Verify that this pidvalue correspond to a real, existing process:
# check existence of this pidvalue line=$(ps aux | grep $pidvalue | grep minecraft | grep -v grep) if [ -z "$line" ] ; then # the process doesn't exist # or the pid number doesn't correspond # to a minecraft server log "There is no process with id: $pidvalue" its_ok_to_launch=1 fi # -z "$line" else # if the pidfile doesn't exist, # it is correct to launch it log "The file doesn't exist" its_ok_to_launch=1 fi # -e $pidfile fi # -n pidfileList[i]

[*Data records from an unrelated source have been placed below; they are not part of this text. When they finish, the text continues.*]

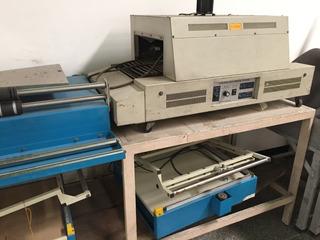 Maquina Termoencogible Con 2 Selladoras Y Dispensadoras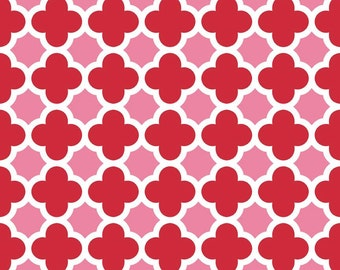 Quatrefoil in Red/Hot Pink (C435-14) - Fat Quarter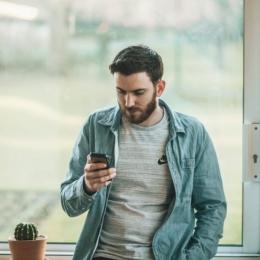 Folosirea îndelungată a telefonului nu-i dă timp creierului să se relaxeze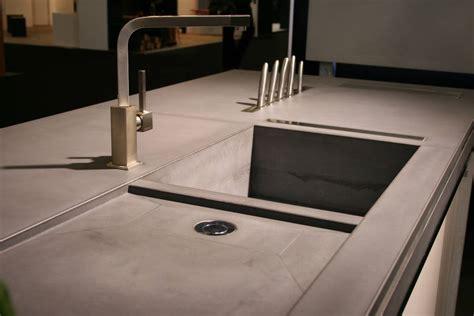 plan de travail cuisine evier integre evier béton intégré au plan de travail et aperçu du porte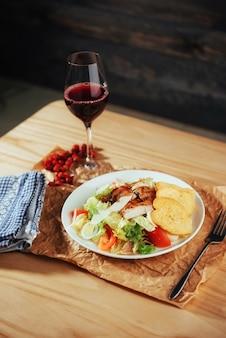 Caesar-salat mit croutons, wachteleiern, kirschtomaten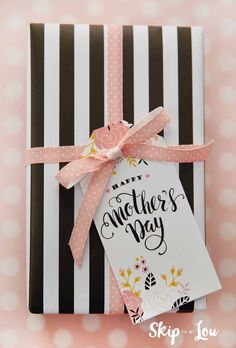 Free Printable Mothers Day Tags are the perfect finishing touch for your Mother's Day Gifts. Pretty tags with sweet sayings make your gift extra special!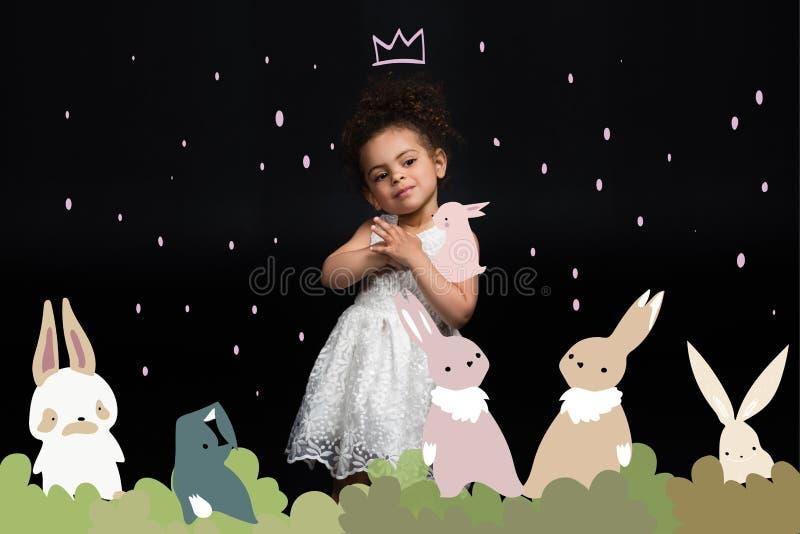 Criança com coelhos coloridos foto de stock royalty free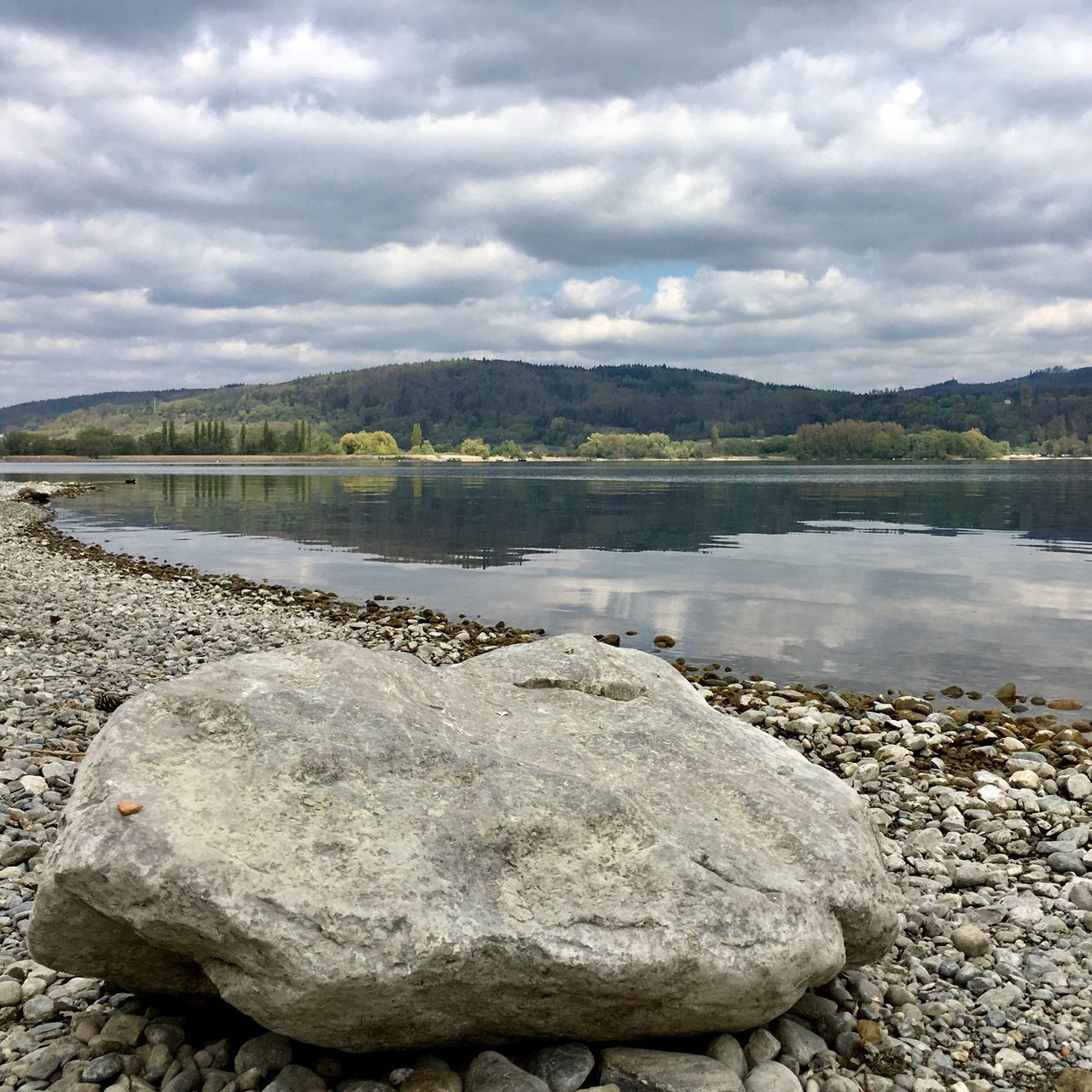 Sky No People Scenics Beauty In Nature Day Rock - Object Lake Tranquil Scene Outdoors Landscape Water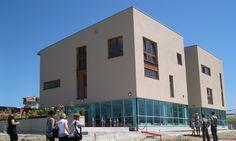 Edificios educativo, formativo y administrativo para mujeres en Kosovo / Sharon Davis design +Info http://sharondavisdesign.com/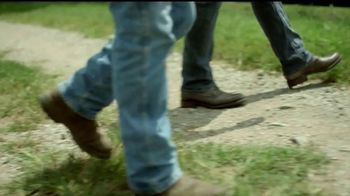 Bayer TV Spot, 'Here's to the Farmer' Featuring Luke Bryan - Thumbnail 5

And if the process doesn't exist for whatever reason (the file doesn't exist, or the pid number doesn't correspond to a real process), try to restart the file up to a limit of six times:
if [ $its_ok_to_launch -eq 1 ] ; then tries=$((tries+1)) if [ $tries -le 6 ]; then # attempt to start the process # if the maximum reach attempts # haven't been reached log "Attempting to start command ${startcmd[i]} (this is time $tries out of 6)" ${startcmd[i]} else if [ $tries -eq 6 ] ; then log "This is time number $tries, giving up" fi # tries -eq 6 fi # tries -le 6
You have to configure the pid files to be monitorized (here is my example with the minecraft server):
pidfileList[0]="/home/minecraft/pidfile" pidfileList[1]="/home/minecraft2/pidfile"
How this command are run in the event of a failure:
startcmd[0]="/etc/init.d/minecraft start" startcmd[1]="/etc/init.d/minecraft2 start"
The location of the logfile:
logfile=/var/log/watchdog.log
And, in the case you have to use it for other purposes, how it's identified each process:
line=$(ps aux | grep $pidvalue | grep minecraft | grep -v grep)
I've need to add this grep minecraft
to avoid errors: in some ocasion, the process failed and another program start to occupy this process number.
I've used the file /etc/rc.local
to start this file and I've put this under /usr/local/sbin
, but you can pick whatever directory best suits you.